A metadata schema for documenting material samples from multiple domains

Steve Richard

Cogan Shimizu

Ontology Description
The Internet of Samples (iSamples) project brings together material sample metadata from the System for Earth Sample Registration (SESAR), Open Context, the Genomic Observatories Meta-Database (GEOME), and Smithsonian Institution Museum of Natural History (NMNH), representing geoscience, archaeology/anthropology, and biology disciplines. To create an index for sample discovery across these disparate domains, we reviewed the metadata schema and example metadata from each project partner to develop the sample description scheme described in this document. We determined that a single sample type classification vocabulary could not account for the spectrum of samples without becoming very large and unwieldy. By factoring the categorization into material type, material sample object type, and sampled feature type, it has been possible to classify the approximately 6,000,000 samples in the combined corpus. High-level vocabularies were developed based on random subsamples and unique values summaries from related fields in the source sample metadata, and tested with the project team using a card sorting exercise, and by developing code for automated mapping.

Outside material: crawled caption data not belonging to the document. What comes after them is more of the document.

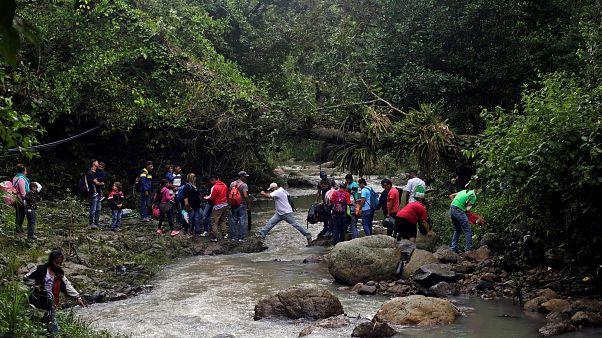 Trump ameaça fechar fronteira com o México para travar imigrantes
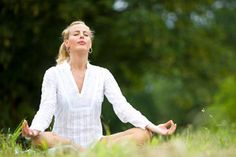 Why Meditate? The Science Behind the Benefits of Meditation | Gaiam Life
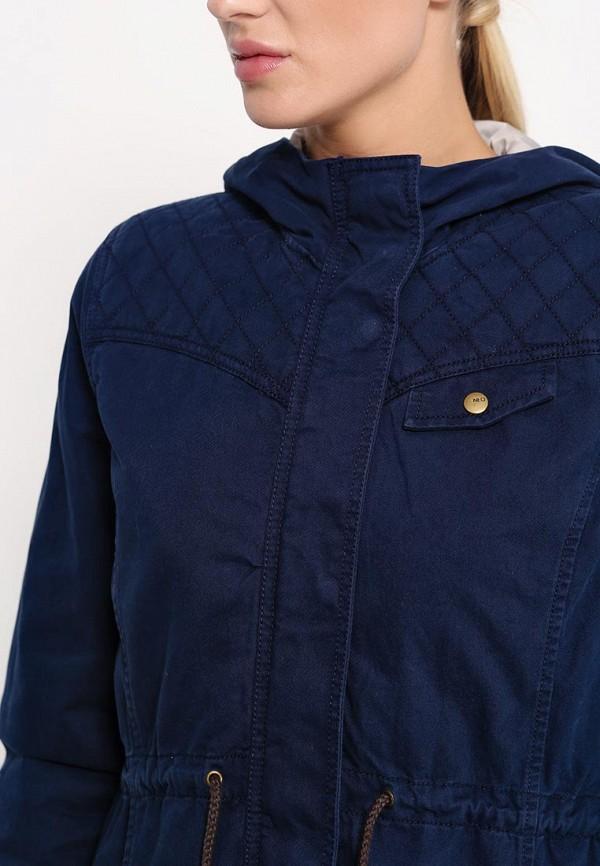 Утепленная куртка Adidas Neo (Адидас Нео) AA6087: изображение 2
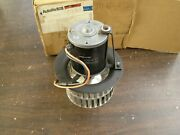 Nos Oem Ford 1967 1970 Truck Ac Fan Blower Motor Air Conditioning 1968 1969 F100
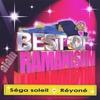 Couverture de l'album Best of Alain Ramanisum, Vol. 1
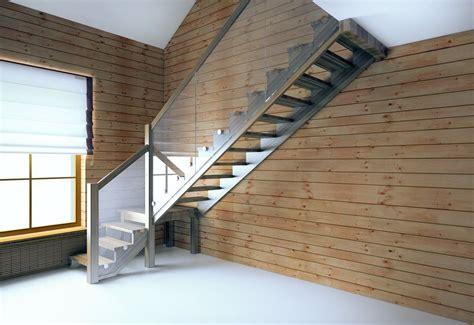 courante escalier originale escaliers en colimaon en bois u des sculptures nobles la
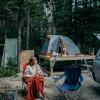 Balsam Way Campsite *Rustic* 1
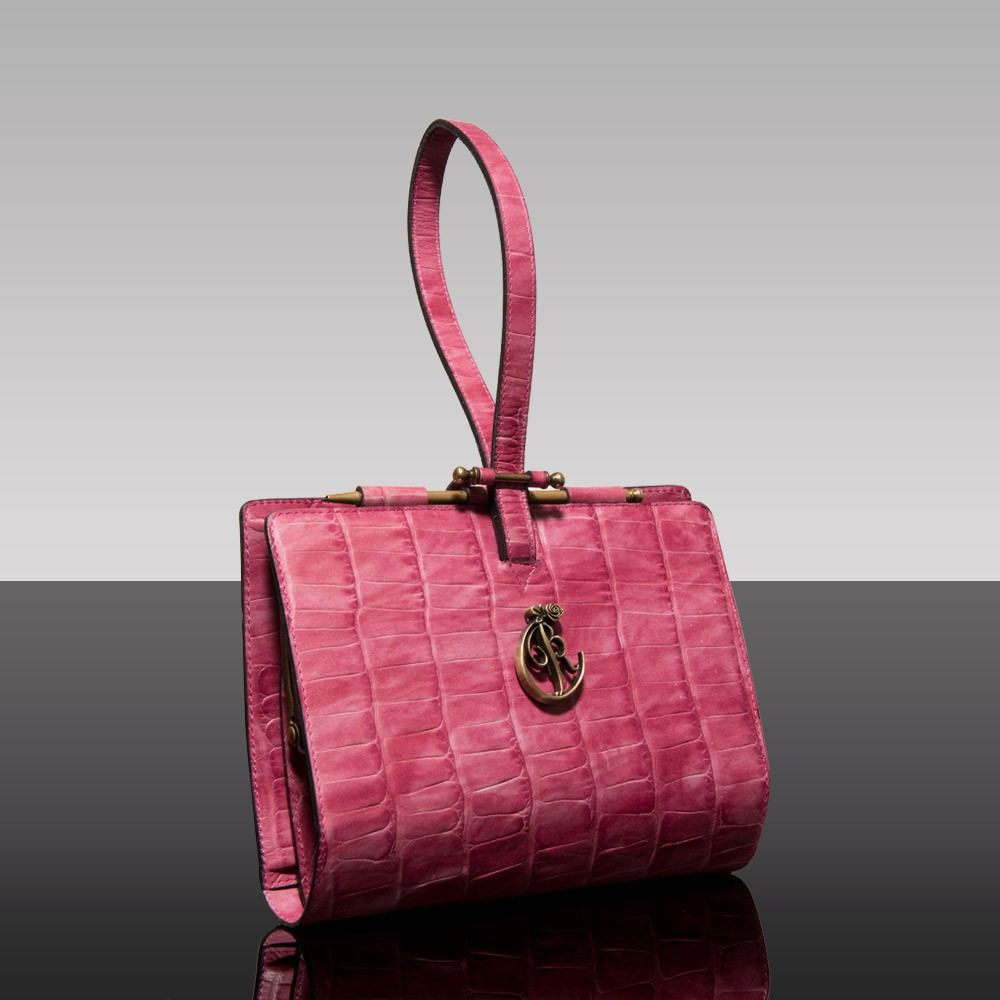 Luxury leather clutch bag Purcell Rose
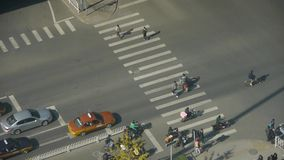 Aerial view of crosswalk & overpass traffic at an urban city,zebra crossing. This is Aerial view of crosswalk & overpass traffic at an urban city,zebra stock video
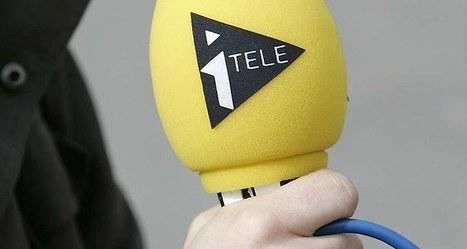 La chaîne d'info i-Télé à l'aube de changements   DocPresseESJ   Scoop.it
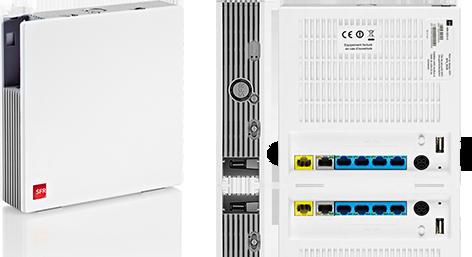 ADSL pas cher avec forfait RED dans un pack Red+Box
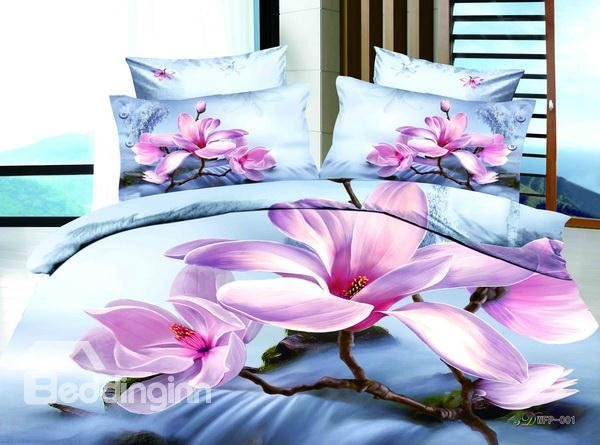 New Arrivals Romantic Pink Flowers With High Quality Cotton 4 Pieces Bedding Sets
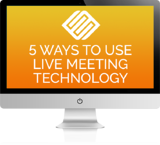 5 Ways to Use Live Meeting Analytics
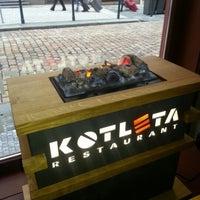 Photo taken at Kotleta by Silvester V. on 1/31/2013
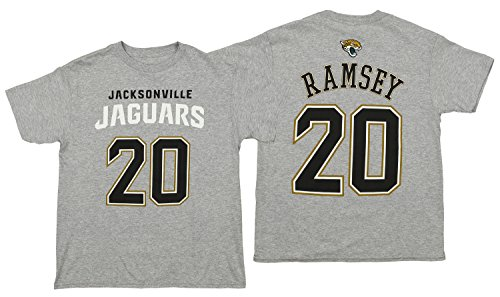 Outerstuff NFL Youth Jaguars Ramsey J SS TEE MAINLINER Flat -H.GSize M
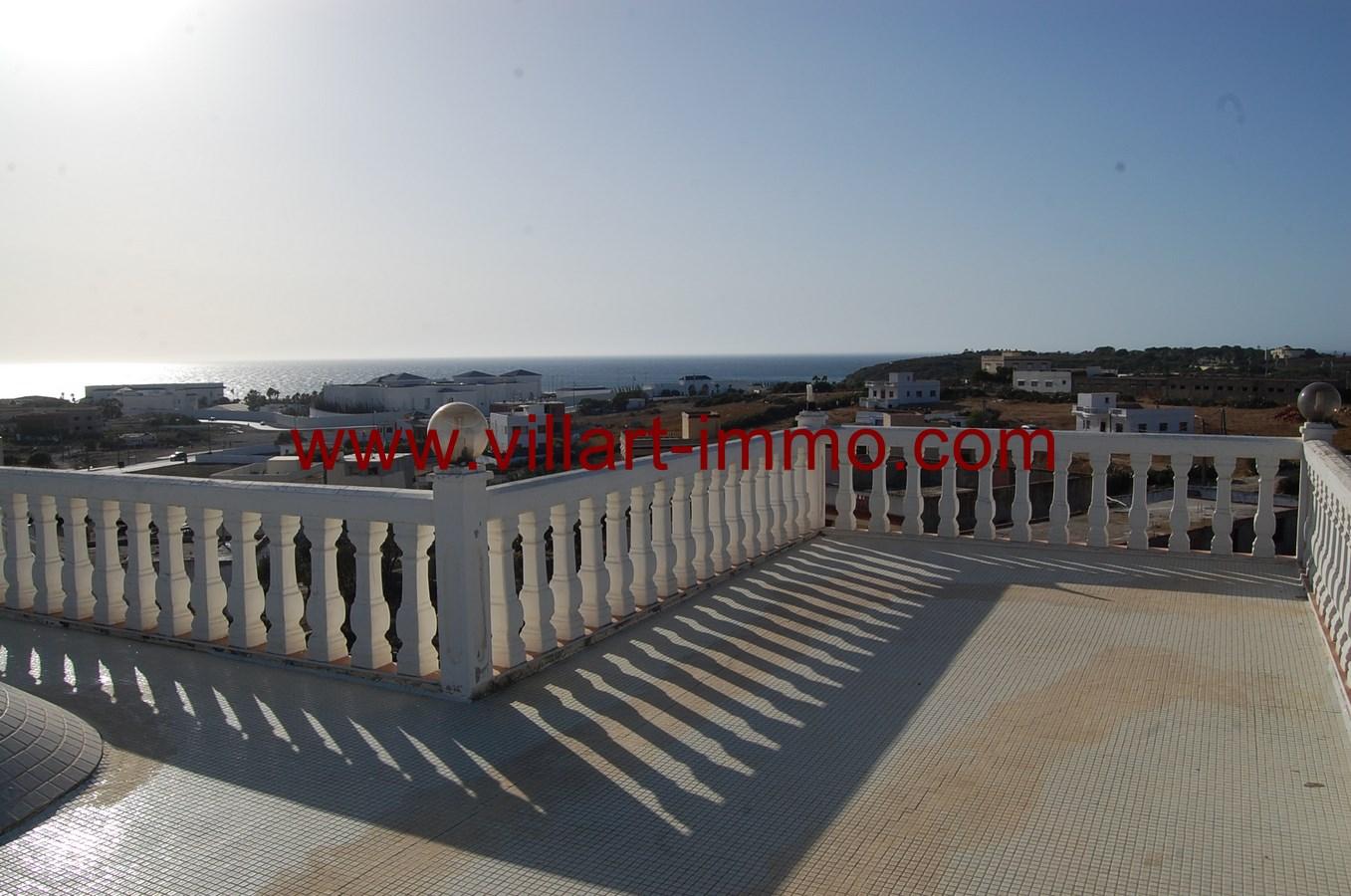 11-vente-maison-tanger-jbilat-terrasse-3-vm408-villart-immo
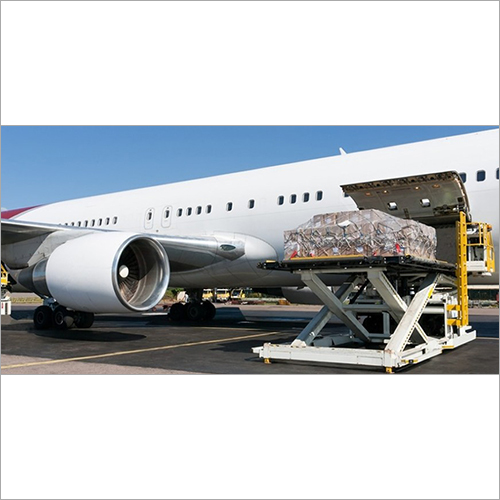 Airport Transport Logistic Services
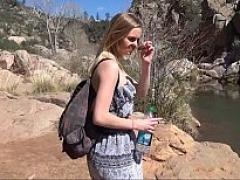 Kenzlee in the waterfalls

Our goal was that each vocabulary should have on the order of 20 values and some hierarchy, values should be covering, but might overlap. These vocabularies are documented here, and registered with the ARDC Research Vocabularies Australia (RVA) vocabulary service for use by the community. The metadata schema is implemented as a JSON schema that is used to validate instance documents. To further test and evaluate the schema, mapping to the DataCite schema now used by IGSN (International Generic Sample Number), schema.org JSON-LD, the Biodiversity Information Standards (TDWG) Minimum Information about a Digital Specimen (MIDS), and Distributed System of Scientific Collections (DiSSCo) Open Digital Specimen (openDS) schema are included as appendices.